No, I'm afraid I don't think it is as simple as : it is the duty of the Dev to 'get it executed within the prescribed period (21 Days)'. I distinctly recalled seeing in the SPA and in the MOT too, I think, that the Dev asked for this and that which gave a lot of problems to the purchasers, hence forcing the purchasers into a corner.
Then the process of MOT gets dragged over 2 or 3 years, instead of, sorry to disagree politely, that 21 Days that you mentioned. It is not as simple as that.
There were very specific terms in the SPA and in the MOT that "caught the purchasers". If such terms are already in the SPA and in the MOT, how is it that the Dev is open to penalisation ? Appreciated your opinions.
Hansel,
Here's the provision of the law:
HOUSING DEVELOPMENT (CONTROL AND LICENSING) REGULATIONS 1989
Section 11. Contract of sale.
11. (1) Every contract of sale for the sale and purchase of a housing accommodation together with the subdivisional portion of land appurtenant thereto
shall be in the form prescribed in Schedule G and where the contract of sale is for the sale and purchase of a housing accommodation in a subdivided building in the form of a parcel of a building or land intended for subdivision into parcels, as the case may be, it
shall be in the form prescribed in Schedule H.
[emphasis own]
Here's the explanation:
The Developer must follow the template agreement in Schedule G or H, as the case may be, and cannot amend or modify the template agreement.

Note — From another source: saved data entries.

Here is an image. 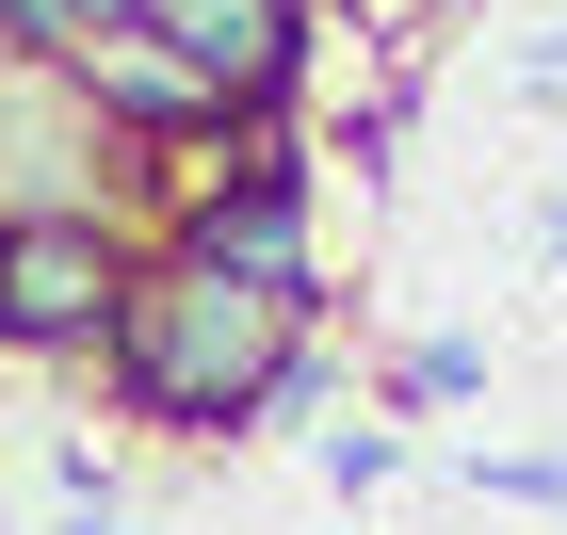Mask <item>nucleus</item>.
<instances>
[{
	"label": "nucleus",
	"mask_w": 567,
	"mask_h": 535,
	"mask_svg": "<svg viewBox=\"0 0 567 535\" xmlns=\"http://www.w3.org/2000/svg\"><path fill=\"white\" fill-rule=\"evenodd\" d=\"M308 341V309H276V292H227L212 260H178V244H146L131 292H114V341H97V390L131 405L146 439H260L276 405V357Z\"/></svg>",
	"instance_id": "nucleus-1"
},
{
	"label": "nucleus",
	"mask_w": 567,
	"mask_h": 535,
	"mask_svg": "<svg viewBox=\"0 0 567 535\" xmlns=\"http://www.w3.org/2000/svg\"><path fill=\"white\" fill-rule=\"evenodd\" d=\"M163 244L212 260L227 292H276V309L324 325V163H308V131H244V163H227L212 195H178Z\"/></svg>",
	"instance_id": "nucleus-2"
},
{
	"label": "nucleus",
	"mask_w": 567,
	"mask_h": 535,
	"mask_svg": "<svg viewBox=\"0 0 567 535\" xmlns=\"http://www.w3.org/2000/svg\"><path fill=\"white\" fill-rule=\"evenodd\" d=\"M33 212H114L146 227V163L114 131H97V97L49 65V49H0V227H33ZM163 244V227H146Z\"/></svg>",
	"instance_id": "nucleus-3"
},
{
	"label": "nucleus",
	"mask_w": 567,
	"mask_h": 535,
	"mask_svg": "<svg viewBox=\"0 0 567 535\" xmlns=\"http://www.w3.org/2000/svg\"><path fill=\"white\" fill-rule=\"evenodd\" d=\"M131 260H146V227H114V212H33V227H0V357H17V373L97 357Z\"/></svg>",
	"instance_id": "nucleus-4"
},
{
	"label": "nucleus",
	"mask_w": 567,
	"mask_h": 535,
	"mask_svg": "<svg viewBox=\"0 0 567 535\" xmlns=\"http://www.w3.org/2000/svg\"><path fill=\"white\" fill-rule=\"evenodd\" d=\"M146 33L212 82L227 131H292L308 65H324V17H308V0H146Z\"/></svg>",
	"instance_id": "nucleus-5"
},
{
	"label": "nucleus",
	"mask_w": 567,
	"mask_h": 535,
	"mask_svg": "<svg viewBox=\"0 0 567 535\" xmlns=\"http://www.w3.org/2000/svg\"><path fill=\"white\" fill-rule=\"evenodd\" d=\"M65 82L97 97V131L131 146V163H178V146H244V131L212 114V82H195L163 33H97V49H65Z\"/></svg>",
	"instance_id": "nucleus-6"
},
{
	"label": "nucleus",
	"mask_w": 567,
	"mask_h": 535,
	"mask_svg": "<svg viewBox=\"0 0 567 535\" xmlns=\"http://www.w3.org/2000/svg\"><path fill=\"white\" fill-rule=\"evenodd\" d=\"M308 471H324L341 503H373V487H405V439H390V422H324V439H308Z\"/></svg>",
	"instance_id": "nucleus-7"
},
{
	"label": "nucleus",
	"mask_w": 567,
	"mask_h": 535,
	"mask_svg": "<svg viewBox=\"0 0 567 535\" xmlns=\"http://www.w3.org/2000/svg\"><path fill=\"white\" fill-rule=\"evenodd\" d=\"M390 390H405V405H471V390H486V341H405Z\"/></svg>",
	"instance_id": "nucleus-8"
},
{
	"label": "nucleus",
	"mask_w": 567,
	"mask_h": 535,
	"mask_svg": "<svg viewBox=\"0 0 567 535\" xmlns=\"http://www.w3.org/2000/svg\"><path fill=\"white\" fill-rule=\"evenodd\" d=\"M486 503H535V519H567V454H471Z\"/></svg>",
	"instance_id": "nucleus-9"
},
{
	"label": "nucleus",
	"mask_w": 567,
	"mask_h": 535,
	"mask_svg": "<svg viewBox=\"0 0 567 535\" xmlns=\"http://www.w3.org/2000/svg\"><path fill=\"white\" fill-rule=\"evenodd\" d=\"M49 503H114V454H97V439H49Z\"/></svg>",
	"instance_id": "nucleus-10"
},
{
	"label": "nucleus",
	"mask_w": 567,
	"mask_h": 535,
	"mask_svg": "<svg viewBox=\"0 0 567 535\" xmlns=\"http://www.w3.org/2000/svg\"><path fill=\"white\" fill-rule=\"evenodd\" d=\"M0 49H49L65 65V0H0Z\"/></svg>",
	"instance_id": "nucleus-11"
},
{
	"label": "nucleus",
	"mask_w": 567,
	"mask_h": 535,
	"mask_svg": "<svg viewBox=\"0 0 567 535\" xmlns=\"http://www.w3.org/2000/svg\"><path fill=\"white\" fill-rule=\"evenodd\" d=\"M519 97H567V17H551V33L519 49Z\"/></svg>",
	"instance_id": "nucleus-12"
},
{
	"label": "nucleus",
	"mask_w": 567,
	"mask_h": 535,
	"mask_svg": "<svg viewBox=\"0 0 567 535\" xmlns=\"http://www.w3.org/2000/svg\"><path fill=\"white\" fill-rule=\"evenodd\" d=\"M49 535H146L131 503H49Z\"/></svg>",
	"instance_id": "nucleus-13"
},
{
	"label": "nucleus",
	"mask_w": 567,
	"mask_h": 535,
	"mask_svg": "<svg viewBox=\"0 0 567 535\" xmlns=\"http://www.w3.org/2000/svg\"><path fill=\"white\" fill-rule=\"evenodd\" d=\"M551 276H567V212H551Z\"/></svg>",
	"instance_id": "nucleus-14"
},
{
	"label": "nucleus",
	"mask_w": 567,
	"mask_h": 535,
	"mask_svg": "<svg viewBox=\"0 0 567 535\" xmlns=\"http://www.w3.org/2000/svg\"><path fill=\"white\" fill-rule=\"evenodd\" d=\"M308 17H357V0H308Z\"/></svg>",
	"instance_id": "nucleus-15"
},
{
	"label": "nucleus",
	"mask_w": 567,
	"mask_h": 535,
	"mask_svg": "<svg viewBox=\"0 0 567 535\" xmlns=\"http://www.w3.org/2000/svg\"><path fill=\"white\" fill-rule=\"evenodd\" d=\"M341 535H357V519H341Z\"/></svg>",
	"instance_id": "nucleus-16"
}]
</instances>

That is why when they say that agreements are 'standard' documents, it doesn't ring much true when it comes to property purchased from developers.
The word 'shall' is mandatory. It is as simple as that
Coming back to your situation, are you sure that there is such a clause, as it would amount to a variation/modification of the template agreement, and that is clearly contrary to law. Not only will the developer be in hot soup, but the lawyer as well.
That is why I think the situation in your case is not probable. The risk is too high. Why would the developer want to risk themselves by modifying the clause, when at the end of the day, then can just delay applying for the individual title? So many projects are still without individual titles after even 20 years, with the developer still very much active in other projects. Any action taken against them? Your guess is as good as mine.
Are you sure of the facts of the case or are you second guessing. Try to get a copy of the agreement and post it here.
Would make for interesting reading.
Thanks for contributing to the thread.